One of the breakout groups at a board-CEO/GM retreat I recently facilitated had a great time going through what I call the “stakeholder relationship maintenance” exercise. The six breakout group participants, who were led by the chair of the board’s external/stakeholder relations committee, first made a list of all of the authority’s important stakeholders. By the way, for purposes of the exercise, we defined a “stakeholder” as any formal organization or group external to the authority with which it made sense to build and maintain a relationship because of the stakes involved – such as money and political support. You won’t be surprised to learn that the list was really long – local government bodies, educational institutions, civic associations, various media, the state DOT, the governor’s office, to name just a few of the 30+ stakeholders they identified. The breakout group then did what I call a “quid-pro-quo analysis” for each of what appeared to be the ten highest-stakes relationships: identifying what the authority needs/wants from the particular relationship and what the breakout group participants thought the stakeholder was likely to need/want in return in order to keep the relationship in balance and healthy.

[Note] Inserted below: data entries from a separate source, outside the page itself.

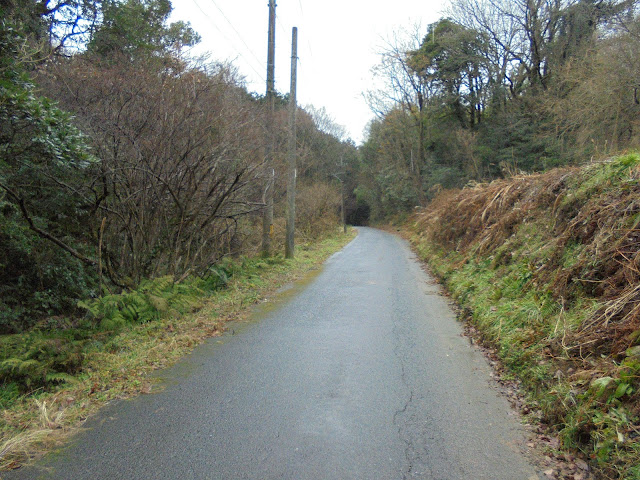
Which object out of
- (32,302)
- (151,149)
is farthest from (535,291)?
(32,302)

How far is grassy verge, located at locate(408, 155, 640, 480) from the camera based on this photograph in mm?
3607

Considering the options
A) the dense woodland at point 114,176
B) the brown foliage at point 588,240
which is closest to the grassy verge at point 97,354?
the dense woodland at point 114,176

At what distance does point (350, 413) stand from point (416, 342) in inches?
105

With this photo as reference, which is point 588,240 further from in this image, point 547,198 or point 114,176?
point 114,176

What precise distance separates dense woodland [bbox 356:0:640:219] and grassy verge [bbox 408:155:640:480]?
5.61 meters

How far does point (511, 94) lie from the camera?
3134 centimetres

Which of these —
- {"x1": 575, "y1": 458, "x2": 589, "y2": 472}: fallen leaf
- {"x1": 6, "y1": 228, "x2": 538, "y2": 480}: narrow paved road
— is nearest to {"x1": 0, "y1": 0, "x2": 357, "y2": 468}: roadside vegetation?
{"x1": 6, "y1": 228, "x2": 538, "y2": 480}: narrow paved road

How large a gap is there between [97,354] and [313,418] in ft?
10.3

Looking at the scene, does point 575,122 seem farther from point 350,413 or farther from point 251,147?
point 350,413

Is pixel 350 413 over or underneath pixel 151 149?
underneath

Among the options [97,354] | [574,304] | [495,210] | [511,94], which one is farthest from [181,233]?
[511,94]

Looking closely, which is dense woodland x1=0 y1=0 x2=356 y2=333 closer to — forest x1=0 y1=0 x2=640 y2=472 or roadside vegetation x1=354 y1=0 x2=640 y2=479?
forest x1=0 y1=0 x2=640 y2=472

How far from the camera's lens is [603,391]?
372 centimetres

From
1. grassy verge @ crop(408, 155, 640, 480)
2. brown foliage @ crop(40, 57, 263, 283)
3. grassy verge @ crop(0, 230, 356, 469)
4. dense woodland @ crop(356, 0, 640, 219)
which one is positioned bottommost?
grassy verge @ crop(0, 230, 356, 469)
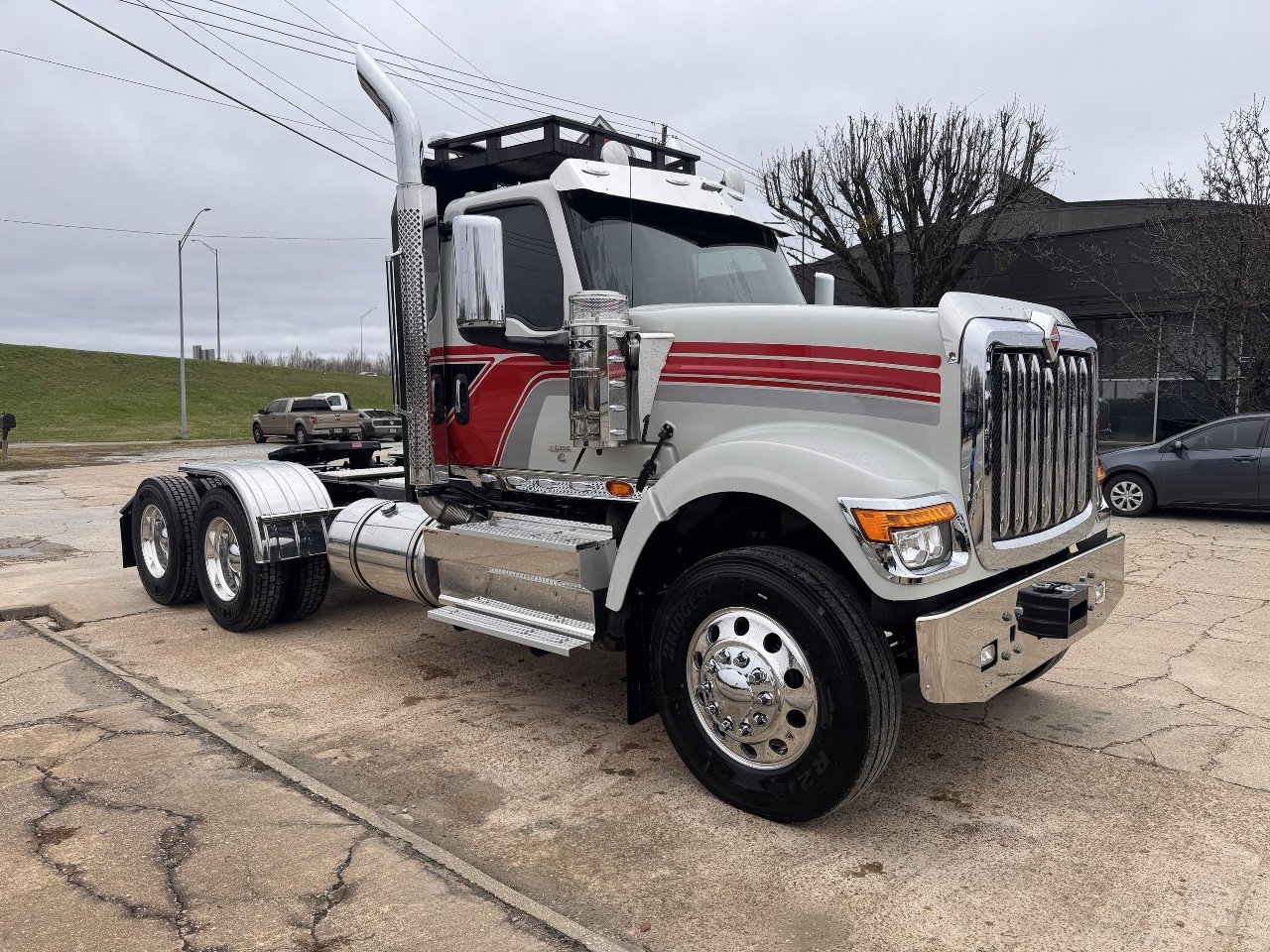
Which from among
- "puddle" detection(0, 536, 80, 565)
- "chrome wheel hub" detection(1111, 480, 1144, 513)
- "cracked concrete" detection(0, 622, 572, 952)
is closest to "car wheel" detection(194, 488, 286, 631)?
"cracked concrete" detection(0, 622, 572, 952)

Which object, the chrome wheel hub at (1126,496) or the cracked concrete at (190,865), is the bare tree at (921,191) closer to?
the chrome wheel hub at (1126,496)

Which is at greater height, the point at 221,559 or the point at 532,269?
the point at 532,269

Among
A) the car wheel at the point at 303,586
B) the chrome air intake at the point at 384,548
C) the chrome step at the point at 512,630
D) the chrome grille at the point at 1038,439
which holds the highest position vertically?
the chrome grille at the point at 1038,439

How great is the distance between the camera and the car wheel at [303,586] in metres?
5.93

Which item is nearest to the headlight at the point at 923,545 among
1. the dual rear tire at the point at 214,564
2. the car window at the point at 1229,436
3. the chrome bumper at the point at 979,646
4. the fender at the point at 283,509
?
the chrome bumper at the point at 979,646

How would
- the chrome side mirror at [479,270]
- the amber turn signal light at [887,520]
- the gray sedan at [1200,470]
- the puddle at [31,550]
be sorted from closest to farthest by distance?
the amber turn signal light at [887,520], the chrome side mirror at [479,270], the puddle at [31,550], the gray sedan at [1200,470]

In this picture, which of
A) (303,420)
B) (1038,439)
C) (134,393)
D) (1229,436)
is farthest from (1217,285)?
(134,393)

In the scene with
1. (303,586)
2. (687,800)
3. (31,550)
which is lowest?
(687,800)

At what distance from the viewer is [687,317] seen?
3.94 metres

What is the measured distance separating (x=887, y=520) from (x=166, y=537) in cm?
540

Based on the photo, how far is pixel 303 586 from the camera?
19.7 ft

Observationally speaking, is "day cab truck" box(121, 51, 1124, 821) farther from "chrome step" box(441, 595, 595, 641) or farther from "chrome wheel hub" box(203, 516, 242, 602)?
"chrome wheel hub" box(203, 516, 242, 602)

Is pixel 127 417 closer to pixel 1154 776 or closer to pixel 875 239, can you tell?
pixel 875 239

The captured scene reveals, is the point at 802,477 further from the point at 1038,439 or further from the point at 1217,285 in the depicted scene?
the point at 1217,285
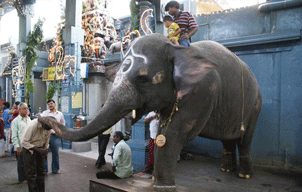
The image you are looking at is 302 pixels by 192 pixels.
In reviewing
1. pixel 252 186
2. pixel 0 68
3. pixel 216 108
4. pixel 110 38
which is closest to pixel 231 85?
pixel 216 108

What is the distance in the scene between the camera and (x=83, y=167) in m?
7.20

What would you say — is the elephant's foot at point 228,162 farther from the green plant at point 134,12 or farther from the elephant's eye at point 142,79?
the green plant at point 134,12

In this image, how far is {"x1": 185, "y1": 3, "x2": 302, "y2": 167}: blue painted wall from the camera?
4.85 metres

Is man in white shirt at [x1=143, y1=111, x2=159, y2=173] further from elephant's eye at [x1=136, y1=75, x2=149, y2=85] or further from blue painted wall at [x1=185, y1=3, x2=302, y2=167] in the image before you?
elephant's eye at [x1=136, y1=75, x2=149, y2=85]

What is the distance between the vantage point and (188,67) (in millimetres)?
3053

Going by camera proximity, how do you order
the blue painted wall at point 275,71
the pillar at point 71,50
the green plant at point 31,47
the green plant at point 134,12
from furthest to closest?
1. the green plant at point 31,47
2. the pillar at point 71,50
3. the green plant at point 134,12
4. the blue painted wall at point 275,71

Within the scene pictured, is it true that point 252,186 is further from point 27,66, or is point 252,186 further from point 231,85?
point 27,66

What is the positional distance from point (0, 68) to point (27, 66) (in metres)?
8.63

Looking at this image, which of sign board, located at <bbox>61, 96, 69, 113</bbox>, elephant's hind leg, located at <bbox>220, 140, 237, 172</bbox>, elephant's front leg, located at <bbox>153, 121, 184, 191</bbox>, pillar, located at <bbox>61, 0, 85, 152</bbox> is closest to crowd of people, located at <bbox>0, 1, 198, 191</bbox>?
elephant's front leg, located at <bbox>153, 121, 184, 191</bbox>

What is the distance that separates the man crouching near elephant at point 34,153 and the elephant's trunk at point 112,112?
1.70m

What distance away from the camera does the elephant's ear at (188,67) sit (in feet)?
9.78

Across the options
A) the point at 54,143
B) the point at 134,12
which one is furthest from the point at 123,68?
the point at 134,12

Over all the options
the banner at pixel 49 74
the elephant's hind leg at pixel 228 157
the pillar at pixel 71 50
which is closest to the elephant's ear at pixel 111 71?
the elephant's hind leg at pixel 228 157

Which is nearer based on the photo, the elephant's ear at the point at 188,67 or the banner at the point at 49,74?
the elephant's ear at the point at 188,67
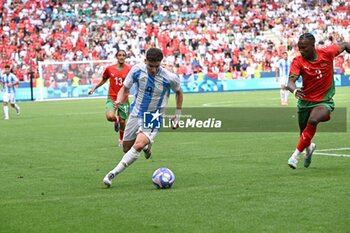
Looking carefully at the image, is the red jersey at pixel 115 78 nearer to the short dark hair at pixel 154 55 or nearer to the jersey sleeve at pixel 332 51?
the jersey sleeve at pixel 332 51

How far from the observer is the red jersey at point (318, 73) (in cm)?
1361

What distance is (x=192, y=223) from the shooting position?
8.85 m

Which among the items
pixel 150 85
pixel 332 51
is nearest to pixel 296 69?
pixel 332 51

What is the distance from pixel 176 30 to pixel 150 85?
4325 cm

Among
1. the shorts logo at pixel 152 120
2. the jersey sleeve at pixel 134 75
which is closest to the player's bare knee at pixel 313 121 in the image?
the shorts logo at pixel 152 120

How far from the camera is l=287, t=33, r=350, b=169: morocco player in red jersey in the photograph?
13.5 meters

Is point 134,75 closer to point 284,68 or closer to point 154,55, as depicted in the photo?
point 154,55

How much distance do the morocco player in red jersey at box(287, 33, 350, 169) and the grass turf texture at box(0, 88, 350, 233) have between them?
544 millimetres

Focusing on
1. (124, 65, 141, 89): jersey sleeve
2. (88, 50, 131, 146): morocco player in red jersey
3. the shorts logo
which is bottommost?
(88, 50, 131, 146): morocco player in red jersey

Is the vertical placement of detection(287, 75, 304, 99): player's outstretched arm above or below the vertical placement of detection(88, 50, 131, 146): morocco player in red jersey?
above

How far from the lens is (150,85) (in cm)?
1250

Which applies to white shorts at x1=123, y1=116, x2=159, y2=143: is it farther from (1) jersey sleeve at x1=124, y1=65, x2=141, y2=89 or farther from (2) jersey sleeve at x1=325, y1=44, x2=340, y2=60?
(2) jersey sleeve at x1=325, y1=44, x2=340, y2=60

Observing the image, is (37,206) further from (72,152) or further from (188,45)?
(188,45)

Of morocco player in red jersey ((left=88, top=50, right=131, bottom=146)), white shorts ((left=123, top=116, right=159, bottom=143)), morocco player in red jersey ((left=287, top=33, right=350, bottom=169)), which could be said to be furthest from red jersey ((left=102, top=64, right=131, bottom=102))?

Over the years I’ve learned that really board-savvy CEOs also pay close attention to stakeholder relationships that they must spend significant time of their own maintaining, because the relationships are critical to achieving their own CEO-specific leadership goals. At the very top of every one of these CEO’s lists? Her board of directors, of course – there’s no close second. I’ve sat with a number of CEOs thinking aloud about this preeminent stakeholder relationship, and I can say from experience that the needs/wants on the CEO’s side of the relationship equation are pretty obvious – timely and sound board decision-making; public support for the CEO; backing CEO initiatives; regular feedback on CEO performance; etc.
But the other side of the equation – the board’s needs/wants – isn’t at all obvious, and board-savvy CEOs know that they need to make a real effort to identify what board members need/want from their relationship with the CEO. The most effective approach, in my experience, is for a committee of the board, such as governance or board operations, to annually spend a couple of hours with the CEO defining the what the board expects from the CEO and then reviewing the list with the whole board. The point is, if the CEO doesn’t know – in detail – what the board’s expectations are, maintaining a close, healthy relationship with this preeminent stakeholder is will be the impossible dream. How can you fashion a strategy to meet expectations that you don’t even know? By the way, I’m not talking about your authority’s overall performance targets, but, rather, expectations about CEO behavior and performance specifically, for example: keeping board members in the know so they aren’t caught off guard in public; making sure board members are actively engaged in shaping important governing decisions rather than just reacting to staff documentation; providing board members with public recognition; making board meetings more interesting and enjoyable, by, for example, holding board meetings in different locations; providing board members with opportunities to get to know senior executives outside of the formal board meeting; and the like.
Bottom line: The board-CEO working relationship is much more likely to be close, positive and productive if the CEO treats the board as her preeminent stakeholder.